We note that this paper does not simply reprise material that already appears in the widely available books and articles on Buffett and Graham. Rather, it narrates an evolving business/investment philosophy – and, therefore, it may be seen as a case study of specific kinds of ideas as we ask how thought in the discipline of “value investing” has changed, why it has changed, and how these changes have affected investment strategy and practice. In conducting our research, we have drawn on the voluminous writings, speeches, and lectures of Graham, Buffett, their associates, and fellow practitioners; many biographies, interviews, and business histories; and relevant articles in newspapers, magazines, and professional journals.

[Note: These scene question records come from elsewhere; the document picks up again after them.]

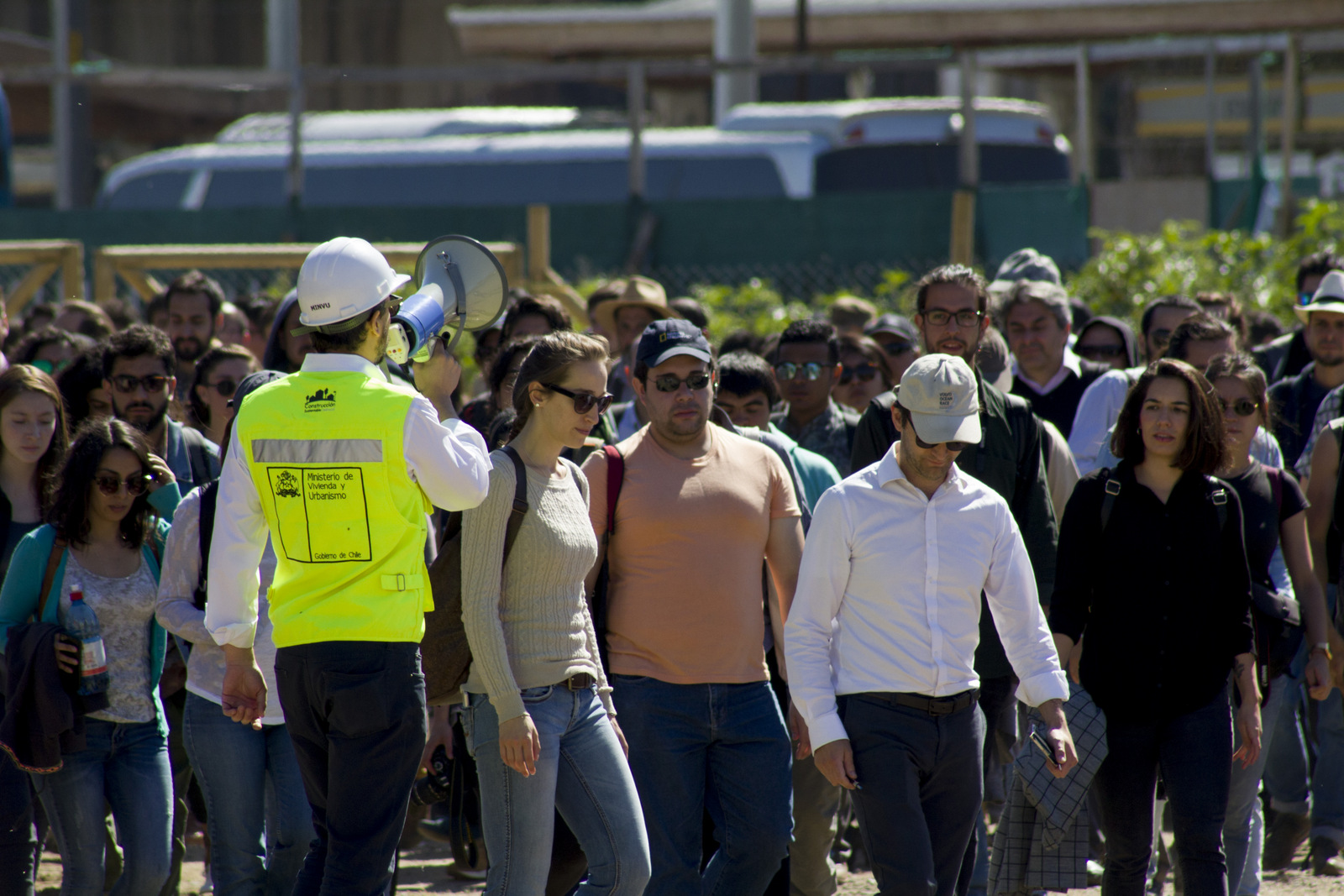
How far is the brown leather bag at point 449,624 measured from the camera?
433 cm

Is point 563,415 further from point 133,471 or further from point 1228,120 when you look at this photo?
point 1228,120

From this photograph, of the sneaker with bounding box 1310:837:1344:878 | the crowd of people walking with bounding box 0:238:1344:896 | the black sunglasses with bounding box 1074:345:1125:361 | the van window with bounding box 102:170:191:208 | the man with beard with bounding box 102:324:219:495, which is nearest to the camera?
the crowd of people walking with bounding box 0:238:1344:896

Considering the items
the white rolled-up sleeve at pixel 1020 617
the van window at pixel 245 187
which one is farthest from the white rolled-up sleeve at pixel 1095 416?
the van window at pixel 245 187

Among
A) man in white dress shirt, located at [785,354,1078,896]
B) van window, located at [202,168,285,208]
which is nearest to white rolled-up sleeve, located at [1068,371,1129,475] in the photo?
man in white dress shirt, located at [785,354,1078,896]

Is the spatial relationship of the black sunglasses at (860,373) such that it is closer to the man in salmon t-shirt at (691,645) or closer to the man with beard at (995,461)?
the man with beard at (995,461)

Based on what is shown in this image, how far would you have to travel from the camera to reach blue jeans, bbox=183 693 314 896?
189 inches

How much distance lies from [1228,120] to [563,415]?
10.6 meters

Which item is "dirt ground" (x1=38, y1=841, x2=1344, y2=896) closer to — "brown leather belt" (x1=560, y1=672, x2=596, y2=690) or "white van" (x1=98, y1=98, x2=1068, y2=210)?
"brown leather belt" (x1=560, y1=672, x2=596, y2=690)

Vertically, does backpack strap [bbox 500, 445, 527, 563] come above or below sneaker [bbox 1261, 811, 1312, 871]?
above

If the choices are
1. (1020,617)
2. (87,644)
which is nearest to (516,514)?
(1020,617)

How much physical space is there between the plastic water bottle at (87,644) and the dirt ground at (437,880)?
1.71 metres

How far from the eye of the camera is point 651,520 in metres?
4.70

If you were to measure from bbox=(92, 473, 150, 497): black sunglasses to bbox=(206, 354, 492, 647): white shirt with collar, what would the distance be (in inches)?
43.4

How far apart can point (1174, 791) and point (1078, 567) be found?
71 cm
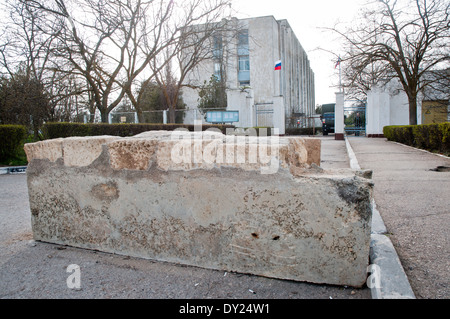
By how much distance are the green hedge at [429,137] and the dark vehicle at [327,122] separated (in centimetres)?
1317

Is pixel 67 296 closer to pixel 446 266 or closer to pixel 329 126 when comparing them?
pixel 446 266

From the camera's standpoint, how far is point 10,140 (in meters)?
10.0

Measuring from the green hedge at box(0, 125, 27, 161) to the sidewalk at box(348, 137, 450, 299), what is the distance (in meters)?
10.6

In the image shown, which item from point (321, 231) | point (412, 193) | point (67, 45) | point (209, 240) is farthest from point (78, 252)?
point (67, 45)

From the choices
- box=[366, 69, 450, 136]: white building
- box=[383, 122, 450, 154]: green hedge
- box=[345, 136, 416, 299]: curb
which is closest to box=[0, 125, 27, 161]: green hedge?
box=[345, 136, 416, 299]: curb

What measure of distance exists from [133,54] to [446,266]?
1627cm

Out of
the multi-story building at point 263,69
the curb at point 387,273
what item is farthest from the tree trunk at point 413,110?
the curb at point 387,273

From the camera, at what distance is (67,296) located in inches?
A: 76.2

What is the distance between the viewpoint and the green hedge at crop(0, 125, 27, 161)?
989 centimetres

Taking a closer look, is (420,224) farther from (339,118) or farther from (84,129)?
(339,118)

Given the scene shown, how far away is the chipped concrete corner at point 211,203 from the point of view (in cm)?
191

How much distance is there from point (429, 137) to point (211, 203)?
1122 centimetres

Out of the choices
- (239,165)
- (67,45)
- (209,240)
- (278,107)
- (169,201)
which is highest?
(67,45)

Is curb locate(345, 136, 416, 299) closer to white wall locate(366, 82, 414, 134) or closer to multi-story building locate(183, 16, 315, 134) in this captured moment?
white wall locate(366, 82, 414, 134)
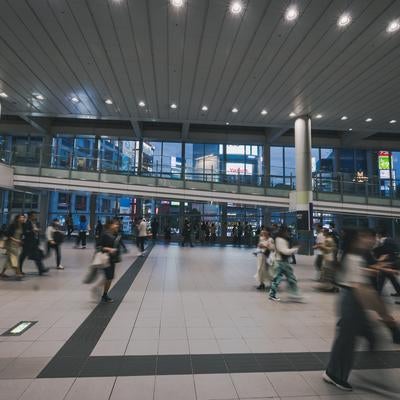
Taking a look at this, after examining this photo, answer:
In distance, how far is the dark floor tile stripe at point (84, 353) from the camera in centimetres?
310

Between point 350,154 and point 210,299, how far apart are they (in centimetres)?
2284

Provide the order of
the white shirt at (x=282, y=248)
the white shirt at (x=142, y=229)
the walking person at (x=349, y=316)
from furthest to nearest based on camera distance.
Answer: the white shirt at (x=142, y=229)
the white shirt at (x=282, y=248)
the walking person at (x=349, y=316)

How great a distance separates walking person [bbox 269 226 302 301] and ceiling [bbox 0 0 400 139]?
219 inches

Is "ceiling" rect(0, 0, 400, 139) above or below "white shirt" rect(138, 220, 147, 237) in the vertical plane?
above

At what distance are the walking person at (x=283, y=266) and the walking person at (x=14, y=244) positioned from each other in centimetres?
612

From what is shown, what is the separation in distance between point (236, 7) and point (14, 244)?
7918mm

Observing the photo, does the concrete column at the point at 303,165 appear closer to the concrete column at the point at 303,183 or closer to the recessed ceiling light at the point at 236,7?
the concrete column at the point at 303,183

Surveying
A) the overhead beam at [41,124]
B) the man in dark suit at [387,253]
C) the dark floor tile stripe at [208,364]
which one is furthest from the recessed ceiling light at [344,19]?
the overhead beam at [41,124]

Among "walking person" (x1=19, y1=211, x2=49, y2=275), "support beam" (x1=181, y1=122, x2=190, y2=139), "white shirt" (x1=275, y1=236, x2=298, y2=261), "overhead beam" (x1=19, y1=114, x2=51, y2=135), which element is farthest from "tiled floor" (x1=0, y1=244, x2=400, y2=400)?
"overhead beam" (x1=19, y1=114, x2=51, y2=135)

This paper first examines Benjamin Graham and the origins of “value investing” and then takes up Warren Buffett and his redefinition of value. The “Graham section” is divided into three
main parts. First, we discuss Graham’s early years on Wall Street, with special attention given to Graham’s tenure at Newburger, Henderson & Loeb, his activities during the 1920s, his course on security analysis at Columbia Business School, and the lessons from the stock market crash of 1929.

Second, we examine Graham’s two major works on investing and the stock and bond markets, Security Analysis and The Intelligent Investor. This section focuses on the genesis of the Security Analysis project, the basic message and intellectual system delivered in Security Analysis, the contributions of The Intelligent Investor, and Graham’s legacy.